What is the difference between using digital technologies as a tool versus as a medium?
Digital technology can be used as both a tool and a medium to create artwork. As a tool, technology can be used in a specific aspect of creation. Digital technologies are increasingly being employed in various stages of the creation by artists working in more traditional media such as painting, drawing, photography, and sculpting. For example, sculptors may employ modeling software or manufacturing machines to create their pieces. Artist, Robert Lazzarini’s sculptures skulls are a good example of using digital technologies as a tool. Lazzarini’s skulls are based on 3D CAD files that were distorted and then made into sculptures.

Robert Lazzarini, skulls, 2000
Digital media can also be used as a tool in the creation of a painting, drawing or print. Digital imaging can be used to manipulate images and digital technologies can be used as a tool in production or printing. Artist Charles Cohen utilized both digital manipulation and digital printing in his piece 16b. In order to create 16b Cohen used digital manipulation to erase the main subjects from a pornographic photograph and then produced it as archival digital inkjet print.

Charles Cohen, 16b, 2001
Digital technologies also play an important role in artist Chris Finley’s paintings. Finley frequently uses digital templates in order to create his paintings. Using imaging software Finley lays out his colors, shapes, and forms and then recreates his digital composition on canvas.
In addition to being used as a tool, digital technologies can also be employed as an artistic medium. When digital technologies are used as an artistic medium, the digital platform is exclusively used from production all the way to presentation. Artwork produced in the digital medium have a tendency to investigate and express the platform’s intrinsic possibilities. There are four key distinguishing features of digital art: it is interactive, participatory, dynamic, and customizable. These four distinctive features of digital art are not necessarily always all used together, but are used in varying combinations.

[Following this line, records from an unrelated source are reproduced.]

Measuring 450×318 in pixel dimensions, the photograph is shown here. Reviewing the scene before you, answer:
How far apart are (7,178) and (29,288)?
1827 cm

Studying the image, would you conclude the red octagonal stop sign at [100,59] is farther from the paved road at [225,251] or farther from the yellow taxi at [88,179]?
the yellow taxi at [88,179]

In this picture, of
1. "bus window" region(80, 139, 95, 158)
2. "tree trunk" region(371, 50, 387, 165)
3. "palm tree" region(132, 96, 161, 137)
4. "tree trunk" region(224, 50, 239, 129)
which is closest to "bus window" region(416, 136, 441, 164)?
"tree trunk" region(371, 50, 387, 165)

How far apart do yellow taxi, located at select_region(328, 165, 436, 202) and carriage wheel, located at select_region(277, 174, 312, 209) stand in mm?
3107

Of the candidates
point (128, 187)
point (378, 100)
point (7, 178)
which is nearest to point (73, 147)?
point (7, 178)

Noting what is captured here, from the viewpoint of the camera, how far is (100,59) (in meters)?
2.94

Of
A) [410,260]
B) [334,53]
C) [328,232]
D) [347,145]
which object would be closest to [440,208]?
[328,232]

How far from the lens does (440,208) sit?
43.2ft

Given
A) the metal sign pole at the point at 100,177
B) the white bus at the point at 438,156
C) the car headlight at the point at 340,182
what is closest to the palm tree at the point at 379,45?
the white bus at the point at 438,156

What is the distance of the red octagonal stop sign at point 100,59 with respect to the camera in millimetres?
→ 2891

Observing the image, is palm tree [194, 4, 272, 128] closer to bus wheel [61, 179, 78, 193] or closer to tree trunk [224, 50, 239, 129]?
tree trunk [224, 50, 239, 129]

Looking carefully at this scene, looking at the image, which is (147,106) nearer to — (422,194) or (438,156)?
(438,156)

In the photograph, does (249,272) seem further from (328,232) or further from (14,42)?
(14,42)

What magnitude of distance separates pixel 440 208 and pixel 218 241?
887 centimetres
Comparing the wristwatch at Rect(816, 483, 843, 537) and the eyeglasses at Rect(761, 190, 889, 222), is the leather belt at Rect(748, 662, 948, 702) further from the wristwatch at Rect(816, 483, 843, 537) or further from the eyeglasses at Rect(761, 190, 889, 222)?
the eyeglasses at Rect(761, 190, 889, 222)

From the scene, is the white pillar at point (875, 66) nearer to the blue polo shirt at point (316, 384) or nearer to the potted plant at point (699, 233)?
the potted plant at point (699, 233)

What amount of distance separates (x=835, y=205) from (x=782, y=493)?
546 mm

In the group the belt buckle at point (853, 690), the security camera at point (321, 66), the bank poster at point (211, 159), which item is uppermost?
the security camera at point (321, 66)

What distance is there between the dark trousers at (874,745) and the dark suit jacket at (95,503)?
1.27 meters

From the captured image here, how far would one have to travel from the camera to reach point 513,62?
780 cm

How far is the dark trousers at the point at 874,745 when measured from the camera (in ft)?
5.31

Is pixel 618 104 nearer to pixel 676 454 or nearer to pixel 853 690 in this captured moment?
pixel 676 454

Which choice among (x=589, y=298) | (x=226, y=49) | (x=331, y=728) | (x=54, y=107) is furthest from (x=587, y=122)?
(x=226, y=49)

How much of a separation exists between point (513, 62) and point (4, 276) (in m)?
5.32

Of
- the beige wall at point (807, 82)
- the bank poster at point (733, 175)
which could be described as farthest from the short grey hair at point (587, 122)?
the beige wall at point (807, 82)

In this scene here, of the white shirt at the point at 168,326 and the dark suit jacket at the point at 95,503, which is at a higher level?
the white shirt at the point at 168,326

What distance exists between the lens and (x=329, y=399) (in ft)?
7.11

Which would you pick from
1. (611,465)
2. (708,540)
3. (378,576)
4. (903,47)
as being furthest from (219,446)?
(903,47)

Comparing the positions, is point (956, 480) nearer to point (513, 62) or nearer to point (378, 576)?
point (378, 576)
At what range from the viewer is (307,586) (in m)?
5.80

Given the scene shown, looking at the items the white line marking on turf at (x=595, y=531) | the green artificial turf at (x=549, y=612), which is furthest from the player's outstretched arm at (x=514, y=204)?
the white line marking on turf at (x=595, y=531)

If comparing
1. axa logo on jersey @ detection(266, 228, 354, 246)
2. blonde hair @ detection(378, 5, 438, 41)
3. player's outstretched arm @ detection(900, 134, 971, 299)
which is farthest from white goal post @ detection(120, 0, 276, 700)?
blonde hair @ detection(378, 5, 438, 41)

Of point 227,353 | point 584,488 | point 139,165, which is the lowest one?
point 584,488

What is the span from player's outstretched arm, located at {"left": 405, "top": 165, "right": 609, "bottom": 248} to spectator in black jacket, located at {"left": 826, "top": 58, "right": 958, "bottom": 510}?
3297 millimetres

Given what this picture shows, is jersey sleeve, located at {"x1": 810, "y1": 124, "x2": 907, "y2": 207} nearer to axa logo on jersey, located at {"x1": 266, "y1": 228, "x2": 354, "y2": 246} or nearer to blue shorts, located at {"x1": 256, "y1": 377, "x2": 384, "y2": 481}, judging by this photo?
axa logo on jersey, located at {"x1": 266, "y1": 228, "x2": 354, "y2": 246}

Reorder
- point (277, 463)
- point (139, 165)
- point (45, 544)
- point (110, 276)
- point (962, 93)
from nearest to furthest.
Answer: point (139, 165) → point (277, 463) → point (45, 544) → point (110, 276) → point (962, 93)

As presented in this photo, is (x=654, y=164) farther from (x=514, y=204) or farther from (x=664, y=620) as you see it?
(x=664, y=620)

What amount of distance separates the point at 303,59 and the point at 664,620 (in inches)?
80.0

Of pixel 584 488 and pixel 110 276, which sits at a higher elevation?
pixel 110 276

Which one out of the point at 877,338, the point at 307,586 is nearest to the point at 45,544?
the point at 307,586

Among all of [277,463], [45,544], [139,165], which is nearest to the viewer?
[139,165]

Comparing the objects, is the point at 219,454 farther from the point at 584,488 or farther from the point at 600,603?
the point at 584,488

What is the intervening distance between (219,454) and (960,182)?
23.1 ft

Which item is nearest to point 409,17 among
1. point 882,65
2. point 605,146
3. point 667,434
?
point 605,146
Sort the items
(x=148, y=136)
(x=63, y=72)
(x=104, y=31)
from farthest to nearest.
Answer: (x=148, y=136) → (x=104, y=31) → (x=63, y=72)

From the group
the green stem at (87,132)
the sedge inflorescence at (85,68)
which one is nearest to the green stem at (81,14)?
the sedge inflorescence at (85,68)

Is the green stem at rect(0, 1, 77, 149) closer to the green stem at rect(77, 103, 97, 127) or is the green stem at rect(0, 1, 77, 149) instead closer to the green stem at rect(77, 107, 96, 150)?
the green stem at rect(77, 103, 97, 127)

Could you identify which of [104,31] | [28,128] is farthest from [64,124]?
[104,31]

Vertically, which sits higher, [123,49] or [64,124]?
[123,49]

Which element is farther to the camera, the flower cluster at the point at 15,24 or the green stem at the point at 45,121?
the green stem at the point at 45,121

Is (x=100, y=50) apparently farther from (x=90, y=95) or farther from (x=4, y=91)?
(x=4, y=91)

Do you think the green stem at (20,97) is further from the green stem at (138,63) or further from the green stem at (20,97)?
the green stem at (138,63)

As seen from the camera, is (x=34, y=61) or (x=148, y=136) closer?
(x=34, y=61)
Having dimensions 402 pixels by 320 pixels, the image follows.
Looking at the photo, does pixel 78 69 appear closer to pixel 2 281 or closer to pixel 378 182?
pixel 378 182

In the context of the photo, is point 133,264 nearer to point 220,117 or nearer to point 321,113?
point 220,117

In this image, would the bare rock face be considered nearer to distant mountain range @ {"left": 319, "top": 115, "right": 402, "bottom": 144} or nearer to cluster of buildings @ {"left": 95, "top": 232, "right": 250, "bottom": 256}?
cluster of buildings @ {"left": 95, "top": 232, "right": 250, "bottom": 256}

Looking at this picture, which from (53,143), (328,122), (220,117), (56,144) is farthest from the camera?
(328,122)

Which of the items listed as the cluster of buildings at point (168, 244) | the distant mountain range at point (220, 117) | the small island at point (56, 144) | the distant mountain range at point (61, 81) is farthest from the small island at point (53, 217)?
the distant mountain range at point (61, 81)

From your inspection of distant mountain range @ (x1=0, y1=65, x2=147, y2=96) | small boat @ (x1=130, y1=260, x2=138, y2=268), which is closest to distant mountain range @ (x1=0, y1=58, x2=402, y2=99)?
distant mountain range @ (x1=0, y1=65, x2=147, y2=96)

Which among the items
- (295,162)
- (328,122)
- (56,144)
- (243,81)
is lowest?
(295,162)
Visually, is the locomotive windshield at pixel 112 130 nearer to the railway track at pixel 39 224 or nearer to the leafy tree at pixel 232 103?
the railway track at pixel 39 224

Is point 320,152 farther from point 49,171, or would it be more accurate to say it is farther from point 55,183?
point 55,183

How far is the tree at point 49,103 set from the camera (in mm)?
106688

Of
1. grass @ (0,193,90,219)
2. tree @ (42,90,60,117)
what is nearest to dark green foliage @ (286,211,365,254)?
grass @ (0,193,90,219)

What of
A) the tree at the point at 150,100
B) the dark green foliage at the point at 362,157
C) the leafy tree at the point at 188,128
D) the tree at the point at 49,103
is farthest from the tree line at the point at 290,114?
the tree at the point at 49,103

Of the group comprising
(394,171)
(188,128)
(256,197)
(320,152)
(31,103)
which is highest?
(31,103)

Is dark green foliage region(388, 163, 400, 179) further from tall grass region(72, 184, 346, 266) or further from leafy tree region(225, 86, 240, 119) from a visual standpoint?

While all artwork can be considered interactive, relying on the interaction between the imagery and the viewer to create meaning, when it comes to experiencing traditional artwork the interaction is intellectual and not physical. With digital art, the interactivity goes far beyond a purely mental event and takes the form of physically navigating, assembling or contributing to the work. In contrast to traditional artistic mediums digital art is often participatory, relying on multi-user input. The digital medium is also dynamic in the sense that it can respond to changes in data. The ability to respond to the transmission of data is possible because the digital medium produces imagery based off a ‘back end’ consisting of code or scripting languages. The last prominent feature of the digital medium is that it is customizable. Some digital artworks, for example, are adaptable to a single user’s needs and the user’s individual profile becomes the basis for the work.